The other major issue is immigration. Indian Americans are the largest group of Asian undocumented or illegal immigrants in the country. To the extent that the community is more and more aware of the complicated nature of immigration, they might have less hard and fast attitudes…
More and more people might know friends of friends who have overstayed their visas. In some of those [cases] illegal immigrants might not just be border crossers, they may be visa overseers, including elders who are taking care of their grandchildren, for example.
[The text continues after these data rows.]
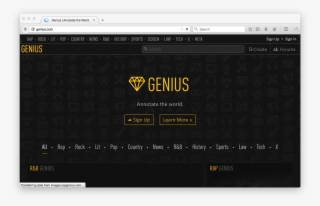 Genius Dev Team Uses Ruby On Rails To Create Its Annotation #7492964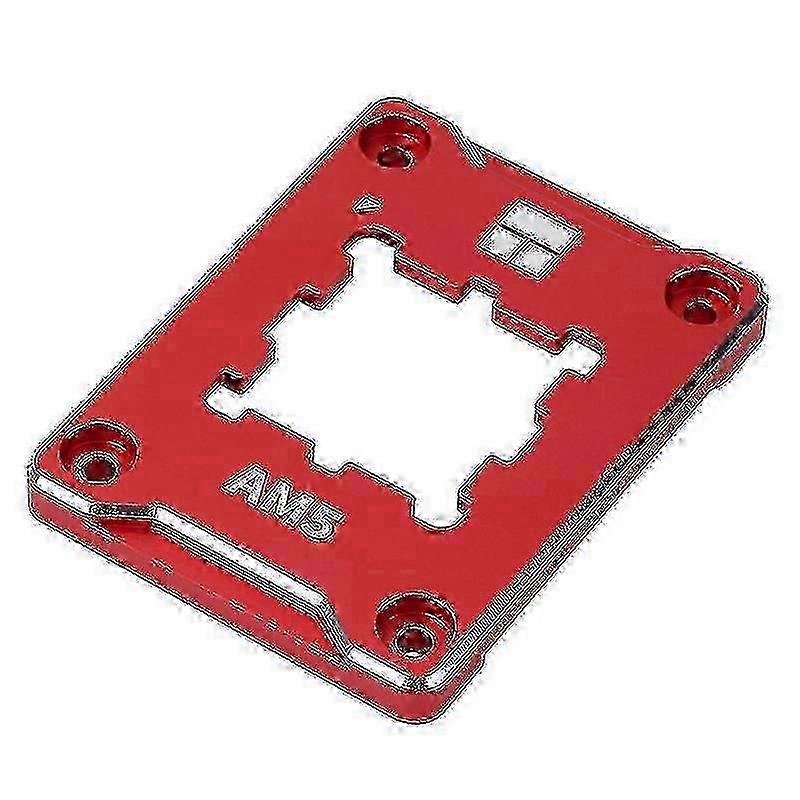 Thermalright Amd/am5 Bcf Cpu Bending Correction Fixing Buckle Amd Ryzen 7000 Series Buckle Fix Substitute Cnc Aluminum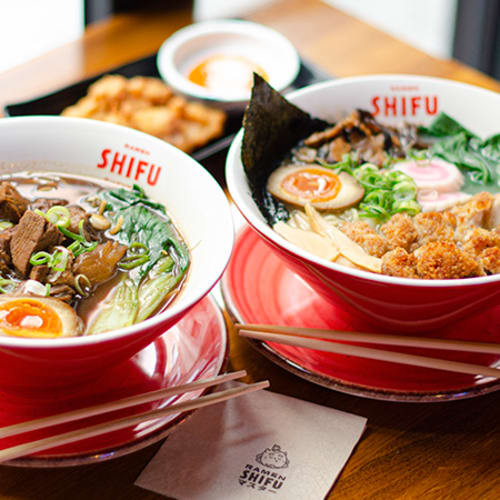 Ramen Shifu- Chueca, Madrid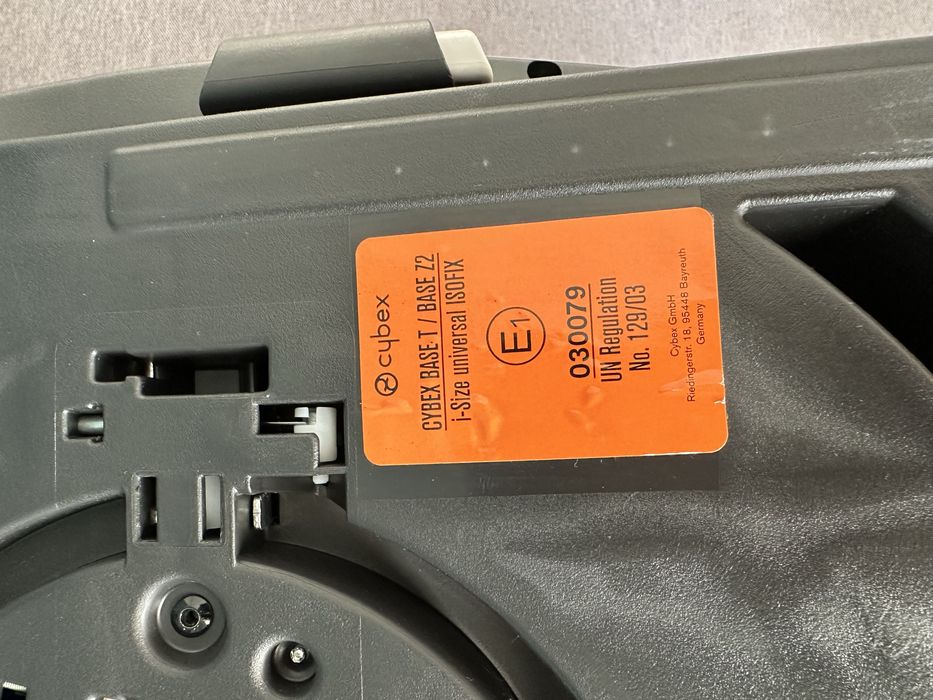 автокрісло Cybex cloud z2 i-size Rockstar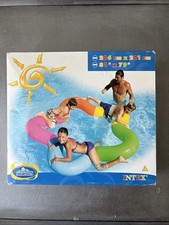 The Wet Set 2008 Intex Star Float 81 x 79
…[ Donald Trump] has to manage a lot of mixed opinion and a lot of strong anti-immigrant opinion within the party. And it becomes more challenging for him to do something independently that could increase legal immigration. There’s a lot of opposition even to legal immigration, by the likes of [ former White House Senior Advisor] Stephen Miller and [ Breitbart founder and former Chief White House strategist] Steven Bannon, and many other conservatives in the Republican Party.
How loyal are U.S. voters to political parties ?
The important thing to note in the Indian American context is that you have an existing base of voters who have voted for two or three elections or even more. And what political science research says is that if you voted for someone from the same party, for two or three elections, it is very unlikely that you’re going to change your mind. Even if you don’t call yourself a member of that party, you have those habits ingrained in you and your attitudes tend to align with that party.
Now, there are people who have been independent throughout and those people are more persuadable. But the big missing piece of this is the number of new voters coming in and those who are newly naturalised as well as people who are born in this country who have become voting age since 2020. That’s where you’re going to more likely see persuasion making a difference.
On the impact that Usha Vance, the Indian-origin spouse of Republican Vice Presidential candidate, will have on Indian American votes.
It’s remarkable that Indian Americans who are among the various large immigrant groups most recently arrived in the United States, are doing as well as they are politically. The Japanese American population, the Chinese American population, and even the Latino population, which has been here for centuries, if not decades, do not have representation on the two major party tickets the way Indian Americans do. And so why is that?
Immigrants who come from robust democracies are more likely to be engaged in politics than immigrants who come from Communist countries or other repressive regimes. High English proficiency, is a factor too. So, while it might be surprising for a lot of people, it is not unusual to see Indian Americans getting into leadership positions as quickly as they do. Now Usha’s story is a different story. That’s another part of the Indian American story – people doing very well, when it comes to elite education in the United States, and also in terms of elite professionals in the United States.
Now, she [ Usha Vance] has largely not been political herself. And so that, I think, will be a big question in terms of how much will she actually convert Indian Americans over to the Republican side. She was a registered Democrat until less than a decade ago.
I think what she did, and will continue to do, is to humanize and soften the image of J.D. Vance and maybe try to soften the policies of the Republican Party when it comes to issues like immigration [and] abortion. But there’s not much that the spouses of vice-presidential candidates do. It’s a big question of how much vice presidential candidates themselves do; usually, the focus is on the top of the ticket. When you get to talking about the spouse of a vice presidential candidate, the effects are marginal at best.